Dip in opcounters every 15 mins

When executing performance tests, we are provisioning M30 cluster. During the test, I’ve noticed something very strange. There’s a dip in opcouters every 15 mins.

Whenever there’s a dip in opcounters, I have noticed corresponding spike in avg response time. Our application response times were best between the time ranges 12:00-12:30 & 1:00-1:30 where opcouters is steadily greater than 200/s

This is not a random occurance, we are noticing this pattern pretty much every time we run a load test.

What could be the possible explanation for this anamoly?

Hi @Sai welcome to the community!

There’s really not enough information to tell what’s going on based on only three graphs, but since this is only occuring during a load test (correct me if I’m wrong), then it’s very likely have something to do with the test. The 15 minutes cadence could be entirely accidental, e.g. you’re putting enough load to overwhelm the server so it needs to stop processing incoming work after ~15 mins to catch up with the queued work, then it catches up, then the cycle begins again.

You might want to vary the load test with more (or less) work, and observe if the 15 minutes cadence is repeated, or they have different timings depending on the load you’re putting on them.

The server logs during the test might be more enlightening on what exactly happened.

Also, if this is of concern to you, have you contacted Atlas support for help with this?

Best regards
Kevin

3 Likes

So, we have an M30 atlas cluster with 3 replicas. We’re trying to benchmark our application by running some performance tests. During the run, we observed an oddity with Atlas cluster. We noticed periodic spikes in System CPU usage across all 3 nodes of the replica set.

What is causing the spike every 15 mins?

Thank you @kevinadi

Apologies for the delay and confusion.

There was no issue with opcouters, and the cluster size was not M30 from the beginning.
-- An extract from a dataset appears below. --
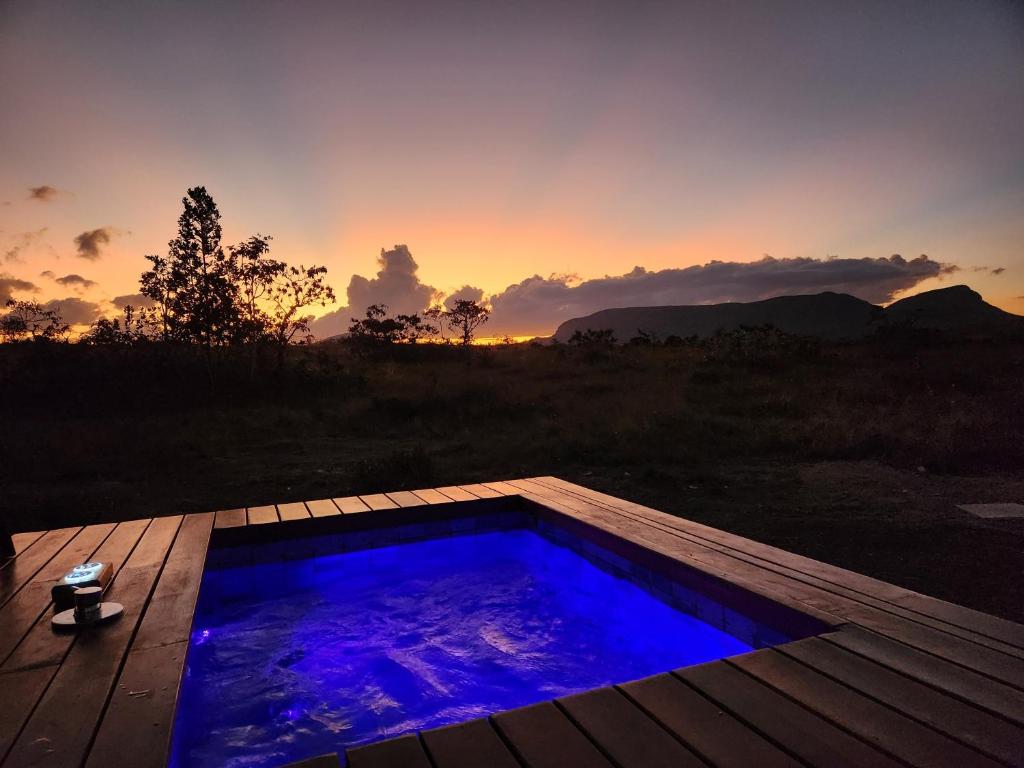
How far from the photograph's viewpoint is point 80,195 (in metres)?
Answer: 7.75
We’ve auto-scaling enabled for our perf Mongo atlas cluster with initial instance size as M10. Major time of our perf test was spent on M10 and M20 instances (as you can tell, the red vertical lines denote the jump from one cluster size to another). As documented atlas provisioned burstable instances which resulted in extreme System CPU Steal % (~130-140%) for large periods of our perf test, which ultimately resulted in poor performance

After that for long-running perf tests we started using M30 instancess and both Process CPU usage and Application response times were very smooth and predictable. But nonetheless as noted here, there were periodic spikes in system CPU usage, although it did not have a drastic effect on the response time I am just curious to know what’s the reason behind periodic spikes in system CPU usage.